Like the United States of America, Singapore is a multiracial, multilingual, and multicultural society. Like in the United States, English in Singapore is a political issue, but unlike in the United States, English in Singapore is one of its four official languages, but not its national language. In Singapore, there are two kinds of Englishes: the Standard Singapore English and the Colloquial Singapore English or Singapore English or Singlish.

Singapore English, according to the Wikipedia Encyclopedia, is a dialect of the English language with Creole-like characteristics spoken colloquially in Singapore. Also called Singlish, it formally takes after the British English in spelling and in abbreviations, although naming convention are mixtures of the British English and the American English. According to Dr. Debra Ziegeler, Singapore English is a variety with second language origins but now spoken as a first language by the present generation, is a dialect of considerable importance in the South-East Asian region, in particular in the areas of trade, commerce, and education. Of course, Professor Ziegeler underscored the existence of the Malaysian English and the Philippine English.

As regards to Englishes of the Inner Circle, English as a Native Language, vs. Englishes of the Outer Circle, English as a Second Language, vs. Englishes of the Expanding Circles, English as a Foreign Language, Prof. Braj Kachru of the University of Illinois places Singapore English in the Outer Circle along with India, China, Kenya, Zamba, Pakistan, Malaysia, Tanzania, Bangladesh, and the Philippines (Pakir, Yoneaka).

In this circle, according to Anne Pakir in “Review of Language, Society, and Education in Singapore,” English is continually expanding, serving wider and deeper function, and used increasingly for international communication.

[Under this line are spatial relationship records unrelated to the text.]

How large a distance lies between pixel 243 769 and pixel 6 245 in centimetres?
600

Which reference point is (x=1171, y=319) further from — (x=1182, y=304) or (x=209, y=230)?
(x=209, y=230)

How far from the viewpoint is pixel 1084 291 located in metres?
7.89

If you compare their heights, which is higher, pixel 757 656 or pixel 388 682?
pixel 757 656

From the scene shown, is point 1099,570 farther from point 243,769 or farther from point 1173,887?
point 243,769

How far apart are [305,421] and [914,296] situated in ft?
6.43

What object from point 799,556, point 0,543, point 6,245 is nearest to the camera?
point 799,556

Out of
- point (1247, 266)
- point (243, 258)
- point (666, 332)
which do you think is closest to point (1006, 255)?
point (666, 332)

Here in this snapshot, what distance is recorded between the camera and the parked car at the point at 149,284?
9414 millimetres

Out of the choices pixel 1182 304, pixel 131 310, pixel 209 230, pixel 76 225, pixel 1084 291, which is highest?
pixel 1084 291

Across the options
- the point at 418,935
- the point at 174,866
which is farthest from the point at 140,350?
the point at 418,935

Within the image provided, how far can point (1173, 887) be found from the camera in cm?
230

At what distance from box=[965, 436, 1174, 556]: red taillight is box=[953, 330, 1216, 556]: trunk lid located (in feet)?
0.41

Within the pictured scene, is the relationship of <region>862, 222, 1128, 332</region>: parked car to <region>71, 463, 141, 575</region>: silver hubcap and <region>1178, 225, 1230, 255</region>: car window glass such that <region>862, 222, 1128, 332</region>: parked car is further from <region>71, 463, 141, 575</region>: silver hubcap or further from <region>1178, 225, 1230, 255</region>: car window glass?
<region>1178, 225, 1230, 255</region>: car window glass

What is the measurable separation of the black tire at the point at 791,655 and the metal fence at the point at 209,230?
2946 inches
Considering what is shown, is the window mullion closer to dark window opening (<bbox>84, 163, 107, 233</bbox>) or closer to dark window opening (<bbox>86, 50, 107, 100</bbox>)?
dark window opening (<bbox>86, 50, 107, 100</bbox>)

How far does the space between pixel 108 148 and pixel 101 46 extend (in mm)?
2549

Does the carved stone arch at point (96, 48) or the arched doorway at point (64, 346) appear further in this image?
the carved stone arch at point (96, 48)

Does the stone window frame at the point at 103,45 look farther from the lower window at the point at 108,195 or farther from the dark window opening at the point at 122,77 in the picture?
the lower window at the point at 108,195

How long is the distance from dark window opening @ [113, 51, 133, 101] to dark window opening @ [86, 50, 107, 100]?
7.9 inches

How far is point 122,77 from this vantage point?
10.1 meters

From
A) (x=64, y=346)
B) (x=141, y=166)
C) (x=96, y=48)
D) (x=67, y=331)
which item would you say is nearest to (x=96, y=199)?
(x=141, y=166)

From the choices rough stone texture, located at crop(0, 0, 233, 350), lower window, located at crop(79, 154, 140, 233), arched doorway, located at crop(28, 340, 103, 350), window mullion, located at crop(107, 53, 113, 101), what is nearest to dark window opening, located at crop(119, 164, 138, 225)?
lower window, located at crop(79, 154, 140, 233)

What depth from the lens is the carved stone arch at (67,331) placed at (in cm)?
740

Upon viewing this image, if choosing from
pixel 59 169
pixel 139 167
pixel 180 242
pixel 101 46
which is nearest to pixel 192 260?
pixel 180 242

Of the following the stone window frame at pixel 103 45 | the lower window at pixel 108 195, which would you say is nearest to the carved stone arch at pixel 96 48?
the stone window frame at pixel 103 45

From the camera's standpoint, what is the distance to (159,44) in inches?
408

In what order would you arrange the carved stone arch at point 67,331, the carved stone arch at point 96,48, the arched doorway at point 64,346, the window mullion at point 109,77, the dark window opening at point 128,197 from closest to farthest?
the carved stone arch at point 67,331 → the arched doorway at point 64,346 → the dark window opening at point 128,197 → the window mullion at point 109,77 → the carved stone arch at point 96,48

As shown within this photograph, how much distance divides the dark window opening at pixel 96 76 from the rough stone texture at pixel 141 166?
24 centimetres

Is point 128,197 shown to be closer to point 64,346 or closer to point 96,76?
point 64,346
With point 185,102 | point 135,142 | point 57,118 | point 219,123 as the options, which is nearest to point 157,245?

Though it offers additional rules and conventions in the bilingual and multilingual repertoire, writers and speakers comfortably use it like their mother tongues. In addition, traditional literary and language canons are no longer dominant, though still relevant, because it has become rooted and indigenized.

According to Kachru, a new variety of English come into existence when it is institutionalized and granted legal and official status. On the other hand, Prof. Anthea Fraser Gupta of the University of Leeds said that Singapore English is indeed a new variety because it is not deficient but different, is imperfectly learned and its features are its errors, and is a dialect of English best understood in its own terms, which means that, it must be analyzed in its own system considering its similarities with the British English and the American English.

BACKGROUND

Singapore is a country with complicated history of colonization, modernization, and hybrid ethnic and national identities (Schroeder). It is comprised of one main island and fifty adjacent islands off the southern tip of the Malay Peninsula. It became an independent state in 1965 and its constitution was drafted in 1959, adopted in 1963, and amended in 1965. It is a densely populated country with most of its peoples concentrated in the south central portion where the main seaport and the financial and commercial district are located (English Only Foundation).